[Date Prev][Date Next][Thread Prev][Thread Next][Date Index][Thread Index]
Re: nclong
- Subject: Re: nclong
- Date: Tue, 04 Jan 1994 16:43:59 -0700
> Organization: NCSA
> Keywords: 199401042213.AA10567
Hi Chris,
> Hi, how's it going? I've been looking at improving the
> HDF 3.3 port on the Dec Alpha. Specifically, the difference
> between the number of bits in an NC_LONG variable in memory
> vs. on disk is a problem for the netCDF/HDF interaction.
>
> In looking through the code for netcdf.h there is the
> text:
>
> #ifdef __alpha
> typedef long nclong; /* when the library is modified to
> * use `nclong' declarations, this
> * will become an `int' */
> # define NCLONG_DEFINED
> #endif
> #ifndef NCLONG_DEFINED
> typedef long nclong; /* default, compatible type */
> #endif
>
> So is it the intention that in the future data written to
> variables / attributes of type NC_LONG should use the
> C type 'nclong' rather than 'long'? If so, do you have
> an idea about when you would be modifying the library to
> take this into account?
Yes, that is our intention, and the changes should be in the next release.
I can't say how soon that version will be released, but I suspect it won't
be until mid-1994. There may be a minor release before then fixing bugs.
There's still some work involved in changing all the documentation,
examples, and test programs to use nclong instead of long for declarations
of data variables.
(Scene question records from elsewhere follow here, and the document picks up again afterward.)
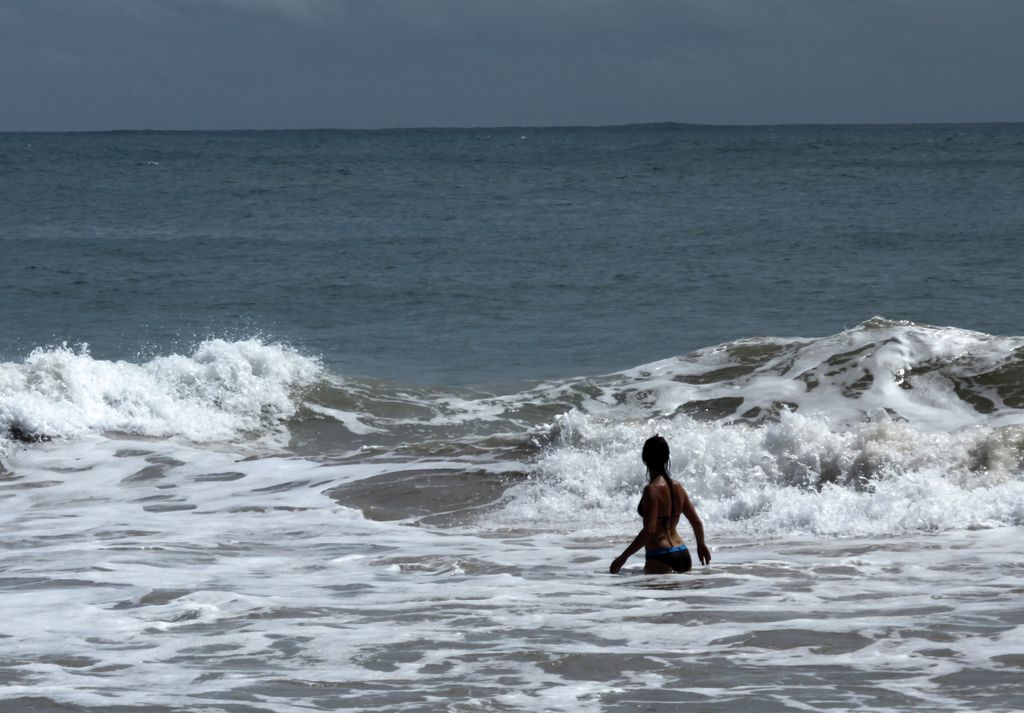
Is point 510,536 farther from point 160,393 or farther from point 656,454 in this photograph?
point 160,393

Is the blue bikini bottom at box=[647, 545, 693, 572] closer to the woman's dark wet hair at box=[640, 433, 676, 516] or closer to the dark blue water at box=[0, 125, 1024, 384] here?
the woman's dark wet hair at box=[640, 433, 676, 516]

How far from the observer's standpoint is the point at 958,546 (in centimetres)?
931

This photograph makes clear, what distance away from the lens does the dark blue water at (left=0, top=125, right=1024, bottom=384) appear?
22.1 metres

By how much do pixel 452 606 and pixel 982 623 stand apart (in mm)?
2931

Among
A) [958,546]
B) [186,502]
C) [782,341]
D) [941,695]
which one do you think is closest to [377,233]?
[782,341]

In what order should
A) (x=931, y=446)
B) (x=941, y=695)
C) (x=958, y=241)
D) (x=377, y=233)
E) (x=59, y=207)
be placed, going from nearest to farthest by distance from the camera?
1. (x=941, y=695)
2. (x=931, y=446)
3. (x=958, y=241)
4. (x=377, y=233)
5. (x=59, y=207)

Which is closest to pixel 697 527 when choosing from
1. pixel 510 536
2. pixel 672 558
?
pixel 672 558

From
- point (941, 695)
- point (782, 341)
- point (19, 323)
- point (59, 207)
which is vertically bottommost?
point (941, 695)

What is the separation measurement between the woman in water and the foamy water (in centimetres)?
19

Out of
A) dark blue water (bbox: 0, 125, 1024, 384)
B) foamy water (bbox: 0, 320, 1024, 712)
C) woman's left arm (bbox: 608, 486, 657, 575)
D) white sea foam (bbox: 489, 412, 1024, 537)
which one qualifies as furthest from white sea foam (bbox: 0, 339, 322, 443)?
woman's left arm (bbox: 608, 486, 657, 575)

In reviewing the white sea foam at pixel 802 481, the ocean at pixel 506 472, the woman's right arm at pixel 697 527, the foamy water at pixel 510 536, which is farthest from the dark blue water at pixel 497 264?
the woman's right arm at pixel 697 527

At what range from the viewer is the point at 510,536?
10.4 meters

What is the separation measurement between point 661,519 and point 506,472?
4.13 meters

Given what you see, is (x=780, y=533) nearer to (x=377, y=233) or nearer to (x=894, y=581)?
(x=894, y=581)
We had given a rationale for this in a previous
announcement on the netcdfgroup mailing list:
You should know, however, that the port of the FORTRAN interface to
DEC's 64-bit Alpha machine uncovered an ambiguity in. the netCDF
specification. In order to allow the writing of portable netCDF code,
we have decided, after considerable discussion, to make a slight change
to the netCDF specification. This change will not affect the operation
or portablility of existing or future netCDF code that is not intended
to run on machines such as DEC's Alpha. netCDF code for which such a
machine is a possible platform, however, should be modified or written
to adhere to the new specification.
The change is the introduction of a new datatype, which is defined in
the netCDF header file `netcdf.h'. This new datatype is `nclong'.
Maximally portable C code should use this datatype to hold all values of
type NC_LONG. For example:
#include "netcdf.h"
...
int ncid, lid, status, dimids[NDIM];
long start[NDIM], count[NDIM];
nclong data[SIZE]; /* NB: new datatype */
...
lid = ncvardef(ncid, "somelongvar", NC_LONG, dimids);
...
status = ncvarput(ncid, lid, start, count, data);
...
status = ncvarget(ncid, lid, start, count, data);
Note that only variables for NC_LONG values should have type `nclong'.
Other, traditionally `long' variables (such as the `count' and `start'
vectors for hyperslab access) should remain as C `long's.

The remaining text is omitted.